■ **ЗАДАНИЯ**:
1) Объясните по обзору бесед о литературе, почему покупка вишневого сада Лопахиным обеспечила семье Раневской безбедную жизнь. Ответ должен занять одно-два предложения.
2) Подхватите обзор бесед о литературе и продолжите его с места, на котором он заканчивается.

■ **ТЕКСТ ДОКУМЕНТА**:
= = =

Денис Драгунский. «Литература — это полигон переживаний». Беседу вела Ольга Бугославская. — «Textura», 2019, 11 апреля <http://textura.club>.

«Да, мы мало что „считываем” у Чехова и Льва Толстого. Что такое „тестовский рублевый обед” и почему совершенно штатского господина называют „генералом”? Что такое „евгюбические надписи”, и почему Иван Ильич Головин „ехал за одним: выпросить место в пять тысяч жалованья. Он уже не держался никакого министерства, направления или рода деятельности. Ему нужно только было место, место с пятью тысячами, по администрации, по банкам, по железным дорогам, по учреждениям императрицы Марии, даже таможни, но непременно пять тысяч”. Кстати, что такое „учреждения императрицы Марии”? Но главное — почему именно пять тысяч? А ответ-то на самом деле есть, он довольно простой и вместе с тем важный, хотя его мало кто знает. „Не считывают”».

«И уж конечно, никто не замечает, что Лопахин, купив вишневый сад, не только уплатил долг, но и обеспечил безбедную жизнь всей этой странной, но любимой им семейке, — „дал девяносто тысяч сверх долга”. И подавно не считывают, какой, извините, площади было имение Раневской. Воспринимают его как нечто вроде дачного участка: дом и сад. Но у Раневской была тысяча десятин, то есть тысяча гектаров, то есть десять квадратных километров с хвостиком. Площадь имения самого Чехова в Мелихове была в пять раз меньше. Представляете себе эту громадину? Это вроде бы должно сильно изменить масштаб происходящих событий — ну, к примеру, в бытописательском романе важно знать: спор наследников идет за трехкомнатную квартиру или за трехэтажный особняк? — но здесь не важно, здесь — не меняет».


«Женская литература — не жанр, а устаревшее определение». Анастасия Завозова о том, как эволюционировали любовные романы и почему тяжело читать современную русскую прозу. Беседу вела Наталия Федорова. — «Реальное время», Казань, 2019, 31 марта <https://realnoevremya.ru>.

= = =

■ **ВЫДЕРЖКА ИЗ ДАННЫХ**:
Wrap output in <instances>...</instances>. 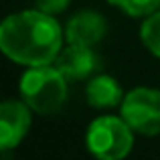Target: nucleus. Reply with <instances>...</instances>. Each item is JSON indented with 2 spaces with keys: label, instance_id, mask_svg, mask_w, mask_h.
I'll return each instance as SVG.
<instances>
[{
  "label": "nucleus",
  "instance_id": "obj_6",
  "mask_svg": "<svg viewBox=\"0 0 160 160\" xmlns=\"http://www.w3.org/2000/svg\"><path fill=\"white\" fill-rule=\"evenodd\" d=\"M55 65L67 77V81H89L102 71L103 63L93 47L69 45L67 49H61L55 59Z\"/></svg>",
  "mask_w": 160,
  "mask_h": 160
},
{
  "label": "nucleus",
  "instance_id": "obj_5",
  "mask_svg": "<svg viewBox=\"0 0 160 160\" xmlns=\"http://www.w3.org/2000/svg\"><path fill=\"white\" fill-rule=\"evenodd\" d=\"M31 112L24 99H4L0 103V150L6 152L22 142L31 128Z\"/></svg>",
  "mask_w": 160,
  "mask_h": 160
},
{
  "label": "nucleus",
  "instance_id": "obj_7",
  "mask_svg": "<svg viewBox=\"0 0 160 160\" xmlns=\"http://www.w3.org/2000/svg\"><path fill=\"white\" fill-rule=\"evenodd\" d=\"M108 32V20L98 10H79L67 20L65 41L67 45L95 47Z\"/></svg>",
  "mask_w": 160,
  "mask_h": 160
},
{
  "label": "nucleus",
  "instance_id": "obj_11",
  "mask_svg": "<svg viewBox=\"0 0 160 160\" xmlns=\"http://www.w3.org/2000/svg\"><path fill=\"white\" fill-rule=\"evenodd\" d=\"M71 4V0H37V8L47 14H61L63 10H67V6Z\"/></svg>",
  "mask_w": 160,
  "mask_h": 160
},
{
  "label": "nucleus",
  "instance_id": "obj_9",
  "mask_svg": "<svg viewBox=\"0 0 160 160\" xmlns=\"http://www.w3.org/2000/svg\"><path fill=\"white\" fill-rule=\"evenodd\" d=\"M140 41L154 57L160 59V8L144 18L140 27Z\"/></svg>",
  "mask_w": 160,
  "mask_h": 160
},
{
  "label": "nucleus",
  "instance_id": "obj_8",
  "mask_svg": "<svg viewBox=\"0 0 160 160\" xmlns=\"http://www.w3.org/2000/svg\"><path fill=\"white\" fill-rule=\"evenodd\" d=\"M124 95L126 93L122 89V85L118 83V79L103 73L93 75L85 87L87 103L95 109H112L116 106H122Z\"/></svg>",
  "mask_w": 160,
  "mask_h": 160
},
{
  "label": "nucleus",
  "instance_id": "obj_10",
  "mask_svg": "<svg viewBox=\"0 0 160 160\" xmlns=\"http://www.w3.org/2000/svg\"><path fill=\"white\" fill-rule=\"evenodd\" d=\"M108 4L118 6L132 18H146L160 8V0H108Z\"/></svg>",
  "mask_w": 160,
  "mask_h": 160
},
{
  "label": "nucleus",
  "instance_id": "obj_3",
  "mask_svg": "<svg viewBox=\"0 0 160 160\" xmlns=\"http://www.w3.org/2000/svg\"><path fill=\"white\" fill-rule=\"evenodd\" d=\"M134 134L122 116H98L87 126L85 144L99 160H122L132 152Z\"/></svg>",
  "mask_w": 160,
  "mask_h": 160
},
{
  "label": "nucleus",
  "instance_id": "obj_2",
  "mask_svg": "<svg viewBox=\"0 0 160 160\" xmlns=\"http://www.w3.org/2000/svg\"><path fill=\"white\" fill-rule=\"evenodd\" d=\"M67 77L57 65L28 67L20 79V98L39 116H53L67 102Z\"/></svg>",
  "mask_w": 160,
  "mask_h": 160
},
{
  "label": "nucleus",
  "instance_id": "obj_1",
  "mask_svg": "<svg viewBox=\"0 0 160 160\" xmlns=\"http://www.w3.org/2000/svg\"><path fill=\"white\" fill-rule=\"evenodd\" d=\"M61 24L43 10H22L6 16L0 27V49L10 61L24 67L55 63L63 49Z\"/></svg>",
  "mask_w": 160,
  "mask_h": 160
},
{
  "label": "nucleus",
  "instance_id": "obj_4",
  "mask_svg": "<svg viewBox=\"0 0 160 160\" xmlns=\"http://www.w3.org/2000/svg\"><path fill=\"white\" fill-rule=\"evenodd\" d=\"M120 116L140 136L160 134V89L156 87H134L124 95Z\"/></svg>",
  "mask_w": 160,
  "mask_h": 160
}]
</instances>
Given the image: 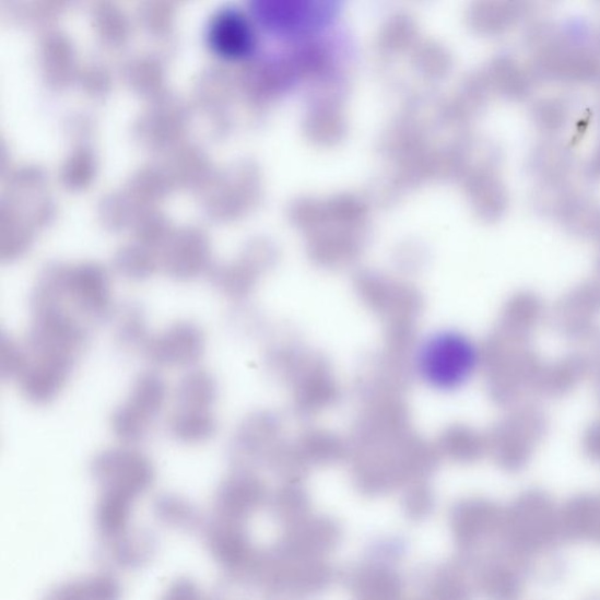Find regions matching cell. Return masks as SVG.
I'll return each mask as SVG.
<instances>
[{"label": "cell", "mask_w": 600, "mask_h": 600, "mask_svg": "<svg viewBox=\"0 0 600 600\" xmlns=\"http://www.w3.org/2000/svg\"><path fill=\"white\" fill-rule=\"evenodd\" d=\"M478 351L472 340L457 332H439L425 340L416 355L417 375L440 392L462 387L474 375Z\"/></svg>", "instance_id": "6da1fadb"}, {"label": "cell", "mask_w": 600, "mask_h": 600, "mask_svg": "<svg viewBox=\"0 0 600 600\" xmlns=\"http://www.w3.org/2000/svg\"><path fill=\"white\" fill-rule=\"evenodd\" d=\"M27 334V349L35 361L50 362L72 368L74 358L85 343V330L67 307L34 311Z\"/></svg>", "instance_id": "7a4b0ae2"}, {"label": "cell", "mask_w": 600, "mask_h": 600, "mask_svg": "<svg viewBox=\"0 0 600 600\" xmlns=\"http://www.w3.org/2000/svg\"><path fill=\"white\" fill-rule=\"evenodd\" d=\"M344 0H263V20L275 35L299 42L328 30Z\"/></svg>", "instance_id": "3957f363"}, {"label": "cell", "mask_w": 600, "mask_h": 600, "mask_svg": "<svg viewBox=\"0 0 600 600\" xmlns=\"http://www.w3.org/2000/svg\"><path fill=\"white\" fill-rule=\"evenodd\" d=\"M64 304L79 316L91 320L105 318L111 309L109 275L94 262L57 264Z\"/></svg>", "instance_id": "277c9868"}, {"label": "cell", "mask_w": 600, "mask_h": 600, "mask_svg": "<svg viewBox=\"0 0 600 600\" xmlns=\"http://www.w3.org/2000/svg\"><path fill=\"white\" fill-rule=\"evenodd\" d=\"M255 175L245 165L215 170L200 191L203 214L215 223H230L247 213L255 200Z\"/></svg>", "instance_id": "5b68a950"}, {"label": "cell", "mask_w": 600, "mask_h": 600, "mask_svg": "<svg viewBox=\"0 0 600 600\" xmlns=\"http://www.w3.org/2000/svg\"><path fill=\"white\" fill-rule=\"evenodd\" d=\"M212 245L199 226L187 225L173 230L160 250V269L178 282L201 278L212 268Z\"/></svg>", "instance_id": "8992f818"}, {"label": "cell", "mask_w": 600, "mask_h": 600, "mask_svg": "<svg viewBox=\"0 0 600 600\" xmlns=\"http://www.w3.org/2000/svg\"><path fill=\"white\" fill-rule=\"evenodd\" d=\"M92 472L104 490L132 497L148 491L153 481L151 462L133 449L115 448L99 454L93 461Z\"/></svg>", "instance_id": "52a82bcc"}, {"label": "cell", "mask_w": 600, "mask_h": 600, "mask_svg": "<svg viewBox=\"0 0 600 600\" xmlns=\"http://www.w3.org/2000/svg\"><path fill=\"white\" fill-rule=\"evenodd\" d=\"M204 346L205 338L198 326L189 321H178L151 338L145 352L156 365L186 367L202 358Z\"/></svg>", "instance_id": "ba28073f"}, {"label": "cell", "mask_w": 600, "mask_h": 600, "mask_svg": "<svg viewBox=\"0 0 600 600\" xmlns=\"http://www.w3.org/2000/svg\"><path fill=\"white\" fill-rule=\"evenodd\" d=\"M34 202L3 197L0 205V258L4 263L23 258L39 232L32 220Z\"/></svg>", "instance_id": "9c48e42d"}, {"label": "cell", "mask_w": 600, "mask_h": 600, "mask_svg": "<svg viewBox=\"0 0 600 600\" xmlns=\"http://www.w3.org/2000/svg\"><path fill=\"white\" fill-rule=\"evenodd\" d=\"M162 167L166 170L173 189L201 191L215 169L207 153L197 145L180 144L165 154Z\"/></svg>", "instance_id": "30bf717a"}, {"label": "cell", "mask_w": 600, "mask_h": 600, "mask_svg": "<svg viewBox=\"0 0 600 600\" xmlns=\"http://www.w3.org/2000/svg\"><path fill=\"white\" fill-rule=\"evenodd\" d=\"M174 190L168 175L161 164L145 165L128 178L122 188L139 215L145 210L156 209Z\"/></svg>", "instance_id": "8fae6325"}, {"label": "cell", "mask_w": 600, "mask_h": 600, "mask_svg": "<svg viewBox=\"0 0 600 600\" xmlns=\"http://www.w3.org/2000/svg\"><path fill=\"white\" fill-rule=\"evenodd\" d=\"M71 368L58 364L34 361L20 376L23 395L32 402L52 400L60 391Z\"/></svg>", "instance_id": "7c38bea8"}, {"label": "cell", "mask_w": 600, "mask_h": 600, "mask_svg": "<svg viewBox=\"0 0 600 600\" xmlns=\"http://www.w3.org/2000/svg\"><path fill=\"white\" fill-rule=\"evenodd\" d=\"M99 161L87 144H79L63 158L59 169V183L71 192H83L96 180Z\"/></svg>", "instance_id": "4fadbf2b"}, {"label": "cell", "mask_w": 600, "mask_h": 600, "mask_svg": "<svg viewBox=\"0 0 600 600\" xmlns=\"http://www.w3.org/2000/svg\"><path fill=\"white\" fill-rule=\"evenodd\" d=\"M113 266L121 278L142 282L152 278L160 269V251L132 240L116 252Z\"/></svg>", "instance_id": "5bb4252c"}, {"label": "cell", "mask_w": 600, "mask_h": 600, "mask_svg": "<svg viewBox=\"0 0 600 600\" xmlns=\"http://www.w3.org/2000/svg\"><path fill=\"white\" fill-rule=\"evenodd\" d=\"M133 498L122 492L104 490L97 502L96 525L105 537L117 538L125 531Z\"/></svg>", "instance_id": "9a60e30c"}, {"label": "cell", "mask_w": 600, "mask_h": 600, "mask_svg": "<svg viewBox=\"0 0 600 600\" xmlns=\"http://www.w3.org/2000/svg\"><path fill=\"white\" fill-rule=\"evenodd\" d=\"M215 398V380L204 370L191 372L177 388V402L183 410L208 411Z\"/></svg>", "instance_id": "2e32d148"}, {"label": "cell", "mask_w": 600, "mask_h": 600, "mask_svg": "<svg viewBox=\"0 0 600 600\" xmlns=\"http://www.w3.org/2000/svg\"><path fill=\"white\" fill-rule=\"evenodd\" d=\"M138 215L122 189L106 193L97 205V219L103 228L111 233L131 231Z\"/></svg>", "instance_id": "e0dca14e"}, {"label": "cell", "mask_w": 600, "mask_h": 600, "mask_svg": "<svg viewBox=\"0 0 600 600\" xmlns=\"http://www.w3.org/2000/svg\"><path fill=\"white\" fill-rule=\"evenodd\" d=\"M166 384L154 373H145L133 386L131 397L125 402L139 414L152 420L164 407Z\"/></svg>", "instance_id": "ac0fdd59"}, {"label": "cell", "mask_w": 600, "mask_h": 600, "mask_svg": "<svg viewBox=\"0 0 600 600\" xmlns=\"http://www.w3.org/2000/svg\"><path fill=\"white\" fill-rule=\"evenodd\" d=\"M170 431L178 440L197 444L214 435L216 421L208 411L181 410L172 419Z\"/></svg>", "instance_id": "d6986e66"}, {"label": "cell", "mask_w": 600, "mask_h": 600, "mask_svg": "<svg viewBox=\"0 0 600 600\" xmlns=\"http://www.w3.org/2000/svg\"><path fill=\"white\" fill-rule=\"evenodd\" d=\"M133 240L161 250L173 232V226L158 208L145 210L134 221L131 231Z\"/></svg>", "instance_id": "ffe728a7"}, {"label": "cell", "mask_w": 600, "mask_h": 600, "mask_svg": "<svg viewBox=\"0 0 600 600\" xmlns=\"http://www.w3.org/2000/svg\"><path fill=\"white\" fill-rule=\"evenodd\" d=\"M119 593L118 584L106 575L67 584L54 591V599H111Z\"/></svg>", "instance_id": "44dd1931"}, {"label": "cell", "mask_w": 600, "mask_h": 600, "mask_svg": "<svg viewBox=\"0 0 600 600\" xmlns=\"http://www.w3.org/2000/svg\"><path fill=\"white\" fill-rule=\"evenodd\" d=\"M5 176V193L37 195L46 192L48 176L38 165L25 164L9 167Z\"/></svg>", "instance_id": "7402d4cb"}, {"label": "cell", "mask_w": 600, "mask_h": 600, "mask_svg": "<svg viewBox=\"0 0 600 600\" xmlns=\"http://www.w3.org/2000/svg\"><path fill=\"white\" fill-rule=\"evenodd\" d=\"M117 336L123 346H148L150 338L148 323L141 309L137 305H127L119 314Z\"/></svg>", "instance_id": "603a6c76"}, {"label": "cell", "mask_w": 600, "mask_h": 600, "mask_svg": "<svg viewBox=\"0 0 600 600\" xmlns=\"http://www.w3.org/2000/svg\"><path fill=\"white\" fill-rule=\"evenodd\" d=\"M150 419L137 413L127 404H122L111 415V427L116 435L123 442H138L148 432Z\"/></svg>", "instance_id": "cb8c5ba5"}, {"label": "cell", "mask_w": 600, "mask_h": 600, "mask_svg": "<svg viewBox=\"0 0 600 600\" xmlns=\"http://www.w3.org/2000/svg\"><path fill=\"white\" fill-rule=\"evenodd\" d=\"M210 550L220 563L235 565L239 554L237 532L226 526L217 525L208 534Z\"/></svg>", "instance_id": "d4e9b609"}, {"label": "cell", "mask_w": 600, "mask_h": 600, "mask_svg": "<svg viewBox=\"0 0 600 600\" xmlns=\"http://www.w3.org/2000/svg\"><path fill=\"white\" fill-rule=\"evenodd\" d=\"M155 510L161 521L178 527L191 525L197 516L186 501L173 496L160 497Z\"/></svg>", "instance_id": "484cf974"}, {"label": "cell", "mask_w": 600, "mask_h": 600, "mask_svg": "<svg viewBox=\"0 0 600 600\" xmlns=\"http://www.w3.org/2000/svg\"><path fill=\"white\" fill-rule=\"evenodd\" d=\"M28 364L25 352L10 338L3 337L0 348V366L4 377H20Z\"/></svg>", "instance_id": "4316f807"}, {"label": "cell", "mask_w": 600, "mask_h": 600, "mask_svg": "<svg viewBox=\"0 0 600 600\" xmlns=\"http://www.w3.org/2000/svg\"><path fill=\"white\" fill-rule=\"evenodd\" d=\"M198 588L189 580H178L173 584L168 591V598L191 599L199 597Z\"/></svg>", "instance_id": "83f0119b"}]
</instances>
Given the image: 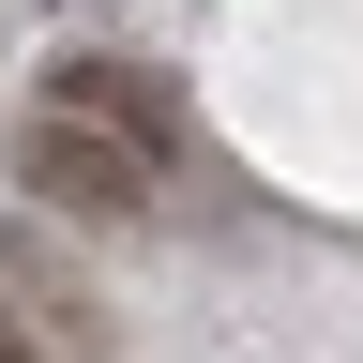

= = =

■ **ОТВЕТЫ**:
1) Купив вишневый сад, Лопахин не только уплатил долг семьи, но и «дал девяносто тысяч сверх долга».

2)
Говорит писатель, переводчица, главный редактор книжного аудиосервиса Storytel Анастасия Завозова: «Женская литература — не жанр, а довольно устаревшее и искусственно созданное определение книг, написанных женщинами и для женщин. В XIX веке писательство было единственно пристойным способом заработка для женщин благородного происхождения, которые оказались в стесненных обстоятельствах. Например, писательница Надежда Лухманова, автор сентиментальных беллетризованных мемуаров „Девочки. Воспоминания из институтской жизни” (1894), писала в периодику все — от рассказов до театральных рецензий, а кроме того, переводила с нескольких языков (по пути, разумеется, присочиняя). Мать известного писателя Энтони Троллопа Фанни Троллоп, чтобы прокормить семью, писала романы, рассказы и травелоги — всего около сотни произведений (начала она в 50 лет).

«Но поскольку все это было написано женщинами, которым изначально не пристало работать, к их труду относились снисходительно. Зачастую женщин не поощряли браться за „серьезные” темы — социальные, межличностные и пр. Поэтому, например, романистка Мэри Брэддон так шокировала общественность, впервые в романе подняв тему непрозрачности брачных отношений, бигамии и ответственности мужа перед женой».

«После того как в XX веке появилась „женщина работающая”, издательский процесс сместился в сторону искусственно созданного стереотипа о том, что работающей женщине не пристало в свободное время думать о серьезных вещах, а нужно отдыхать и расслаблять голову чтением. Отсюда — вал одинаково оформленных легковесных любовных романов и чиклита, который сразу отгородил все женское в литературе в отдельный загончик».


Издательский проект — это форма любви и благодарности. Интервью с Алексеем Порвиным: «Поэзия — это не дизайн и полиграфия, а культурно значимый фактор преображения человеческого сознания, который выражен в текстах». Текст: Галина Рымбу. — «Год литературы», 2019, 3 апреля <https://godliteratury.ru>.

Говорит Алексей Порвин: «Году в 2006-м (или 2007-м, точно не помню) я посещал семинары литературного клуба „Дебют”, проводившиеся под руководством Дмитрия Григорьева, и однажды к нам в качестве приглашенного мэтра пришел Аркадий Драгомощенко и прочитал свои стихи. Мне было 24; не скрою, услышанное поразило меня, и некоторое время после я писал свободным стихом, осваивая ту эстетическую линию, которую воспринял через поэзию Драгомощенко, пытаясь осмыслить ее истоки. Но через какой-то период времени мой интерес угас».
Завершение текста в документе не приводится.